Começa então o duo com o título gigante “O horizonte é quando a vista deita os encantos do mundo”,de Ana Brandão e Thiago Cohen,com movimentos referentes à cultura popular pernambucana, sobretudo o cavalo marinho, o boi, o maracatu. Me sinto mais convocado, entendendo melhor porque estávamos ali, fora de um palco italiano, e apesar da dor no cóccix podia perceber melhor o popular nos atravessando. Estava tudo lindo, até que resolveram fazer um joguinho de beber água e cuspir uns aos outros. E como sou chato, não curto saliva alheia sem beijo envolvido, e já sabia onde tudo ia dar, abri meu guarda-chuva e isso gerou riso e os bailarinos responderam dentro da dramaturgia do movimento deles à minha reação, sem subserviência, mas ao mesmo tempo respeitando e acolhendo meu gesto. Sim, eles molharam todo o palco e alguns dos espectadores.

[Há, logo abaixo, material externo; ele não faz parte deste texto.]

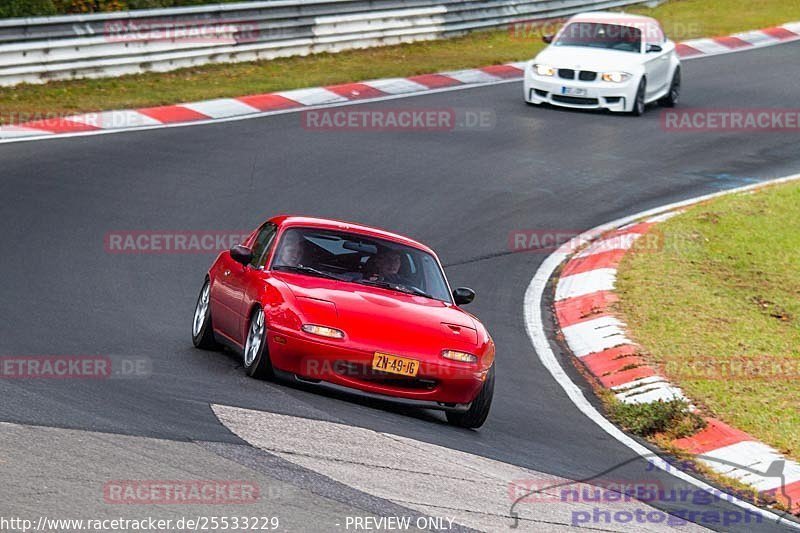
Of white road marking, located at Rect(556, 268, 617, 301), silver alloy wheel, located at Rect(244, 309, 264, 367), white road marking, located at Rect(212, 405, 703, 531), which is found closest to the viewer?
white road marking, located at Rect(212, 405, 703, 531)

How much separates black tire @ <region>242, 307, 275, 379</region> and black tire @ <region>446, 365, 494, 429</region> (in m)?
1.28

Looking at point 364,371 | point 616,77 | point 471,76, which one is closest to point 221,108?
point 471,76

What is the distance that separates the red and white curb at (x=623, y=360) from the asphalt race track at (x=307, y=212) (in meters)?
0.52

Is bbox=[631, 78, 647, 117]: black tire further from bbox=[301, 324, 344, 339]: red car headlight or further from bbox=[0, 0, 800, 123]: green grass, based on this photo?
bbox=[301, 324, 344, 339]: red car headlight

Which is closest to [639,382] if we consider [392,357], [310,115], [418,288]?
[418,288]

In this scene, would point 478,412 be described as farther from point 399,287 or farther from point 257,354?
point 257,354

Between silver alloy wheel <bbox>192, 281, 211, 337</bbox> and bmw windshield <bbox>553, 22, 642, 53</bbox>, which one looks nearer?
silver alloy wheel <bbox>192, 281, 211, 337</bbox>

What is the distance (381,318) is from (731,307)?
521cm

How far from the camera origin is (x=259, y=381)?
9.51 m

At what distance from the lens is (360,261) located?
10.4m

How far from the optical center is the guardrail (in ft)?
68.2

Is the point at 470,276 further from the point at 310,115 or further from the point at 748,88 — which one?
the point at 748,88

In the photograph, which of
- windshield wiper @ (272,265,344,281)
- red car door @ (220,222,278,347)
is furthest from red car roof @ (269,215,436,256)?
windshield wiper @ (272,265,344,281)

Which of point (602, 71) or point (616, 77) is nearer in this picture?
point (602, 71)
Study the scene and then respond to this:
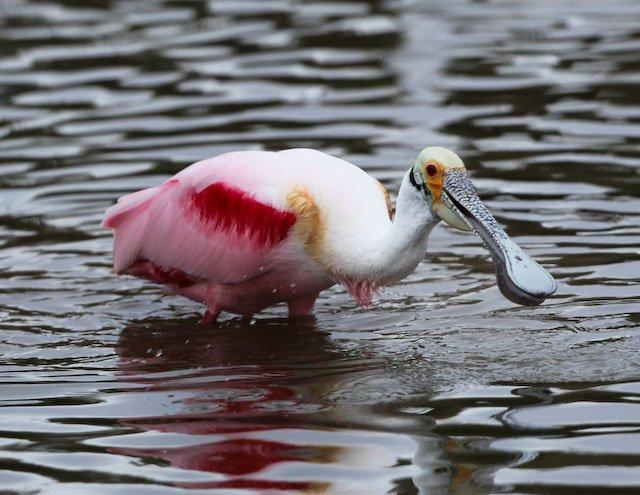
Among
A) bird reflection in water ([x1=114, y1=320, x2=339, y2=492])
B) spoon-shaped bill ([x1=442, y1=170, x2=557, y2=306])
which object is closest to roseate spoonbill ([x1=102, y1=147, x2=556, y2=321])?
spoon-shaped bill ([x1=442, y1=170, x2=557, y2=306])

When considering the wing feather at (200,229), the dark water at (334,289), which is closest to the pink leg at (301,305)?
the dark water at (334,289)

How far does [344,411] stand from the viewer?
7090 mm

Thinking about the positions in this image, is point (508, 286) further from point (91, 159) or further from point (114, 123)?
point (114, 123)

E tinhas as cantigas. Eram dois corpos nus da cintura pra cima que ora jogavam entre si em silêncio, ora entoavam cantigas, sendo que em um momento fizeram uma bonita homenagem a mestres da cultura popular de quem ambos se sentiam tributários. E tinha uma alegria no olhar das pessoas. Tinha um afeto que nos atravessava assim como o popular atravessava os espetáculos da noite. E aquela brincadeira chata (pra mim) com a água culminava numa cantiga mais ou menos assim:

“São Sebastião derramou

amor na água

que te deram pra tomar

Bebe, bebe

A água que me deram pra tomar”

E eles terminam coreografia indo em direção ao quintal, mas a chuva torrencial que resolveu cair naquele justo momento não os deixou sair, era muita, muita água. Tanta a água que nos deram pra tomar. E foi aí que caiu a ficha de que minha pulsão em entender tudo não fazia nenhum sentido ali, e meu cóccix continuou doendo, mas sem me convocar tanto. Pensei então no desenho de movimento de ambas as apresentações que nos fizeram efetivamente atravessar aquele espaço. E o sobressalto virou alegria de estar ali, bebendo amor.

E o popular me atravessou. E eu era, novamente, um corpo em casa.